Task brief: Pick up the passage on Echo Valley Provincial Park from its final sentence and carry it forward.

++++ Study text

Provincial park in Saskatchewan, Canada

Echo Valley Provincial Park is a provincial park in the Canadian province of Saskatchewan, located west of the town of Fort Qu'Appelle in the Qu'Appelle Valley between Echo Lake and Pasqua Lake in the RM of North Qu'Appelle No. 187. The three main roads to access the park are Highways 210, 56, and 727.

Echo Valley Provincial Park is situated on the southern shores and the isthmus between Echo and Pasqua Lakes with the northern boundary being the spot where the Qu'Appelle River cuts through the isthmus, which is called Sioux Crossing. There are two beach areas, one on each lake on either side of the isthmus. There are also over 300 campsites in the portion of the park on the south side of the lakes.

++++++++
++++ Provided material

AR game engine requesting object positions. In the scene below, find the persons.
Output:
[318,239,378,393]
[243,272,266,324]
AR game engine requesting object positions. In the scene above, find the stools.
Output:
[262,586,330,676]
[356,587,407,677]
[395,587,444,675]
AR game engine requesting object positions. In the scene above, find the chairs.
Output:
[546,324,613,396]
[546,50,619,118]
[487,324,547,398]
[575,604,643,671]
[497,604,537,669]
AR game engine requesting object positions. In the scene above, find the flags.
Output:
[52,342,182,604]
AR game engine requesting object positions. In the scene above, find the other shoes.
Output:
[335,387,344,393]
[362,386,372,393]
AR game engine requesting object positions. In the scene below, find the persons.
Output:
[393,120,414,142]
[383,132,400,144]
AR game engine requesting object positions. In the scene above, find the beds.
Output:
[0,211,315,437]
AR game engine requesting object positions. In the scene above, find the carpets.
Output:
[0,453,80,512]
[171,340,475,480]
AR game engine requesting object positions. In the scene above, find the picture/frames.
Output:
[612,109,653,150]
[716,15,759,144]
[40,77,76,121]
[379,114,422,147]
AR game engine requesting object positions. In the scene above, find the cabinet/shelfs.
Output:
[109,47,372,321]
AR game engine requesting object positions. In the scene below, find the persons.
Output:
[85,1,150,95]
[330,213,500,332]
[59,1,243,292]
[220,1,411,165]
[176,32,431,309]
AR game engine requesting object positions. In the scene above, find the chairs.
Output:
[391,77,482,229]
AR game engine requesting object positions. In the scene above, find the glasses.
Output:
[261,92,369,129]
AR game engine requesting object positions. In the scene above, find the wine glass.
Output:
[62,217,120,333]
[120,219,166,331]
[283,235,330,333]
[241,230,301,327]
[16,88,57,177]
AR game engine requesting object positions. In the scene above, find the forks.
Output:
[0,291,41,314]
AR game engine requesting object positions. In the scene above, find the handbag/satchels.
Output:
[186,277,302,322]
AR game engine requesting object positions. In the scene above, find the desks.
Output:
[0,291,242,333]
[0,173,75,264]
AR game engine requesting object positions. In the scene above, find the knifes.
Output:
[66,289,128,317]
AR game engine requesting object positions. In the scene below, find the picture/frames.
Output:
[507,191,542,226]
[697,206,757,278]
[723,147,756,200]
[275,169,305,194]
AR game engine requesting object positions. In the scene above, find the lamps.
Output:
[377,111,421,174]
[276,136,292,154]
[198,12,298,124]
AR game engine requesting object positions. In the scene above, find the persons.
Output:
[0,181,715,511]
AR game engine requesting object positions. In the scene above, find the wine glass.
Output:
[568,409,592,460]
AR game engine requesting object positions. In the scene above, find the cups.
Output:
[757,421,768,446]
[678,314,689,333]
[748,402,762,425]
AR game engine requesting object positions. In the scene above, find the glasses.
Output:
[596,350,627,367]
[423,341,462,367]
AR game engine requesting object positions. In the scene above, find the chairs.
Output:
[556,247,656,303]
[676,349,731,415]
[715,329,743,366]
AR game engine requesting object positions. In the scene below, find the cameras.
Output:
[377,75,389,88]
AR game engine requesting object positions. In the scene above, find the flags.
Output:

++++++++

Answer for the task:
== Attractions and amenities ==
Nestled between two lakes, there are many attractions and recreational opportunities in the park. Both lakes have beach access for swimming, picnicking, beach volleyball, playgrounds, mini golf, fishing, and boating. The beaches are sandy and there's a public boat launch. Echo Lake, the lake to east, has a more developed beach area than Pasqua.

There are over 300 campsites in the park and most are electrified. The sites are divided into several different campgrounds, including Lakeview A, Lakeview B, Valleyview, Morningview, Aspen, and Prince Edward. Valleyview is the largest with 245 sites and Morningview is the only full-service campground. All campgrounds have access to potable water and washrooms.

The park has a 3 km hiking trail that winds through the forests and coulees.

In the winter, the roads of the Aspen Campground are turned into skating trails in the annual Skate the Park event. There are also cross-country ski trails set up and snow shoes are available for rent. Winter camping is available and through Camp-Easy, yurts are available for rent.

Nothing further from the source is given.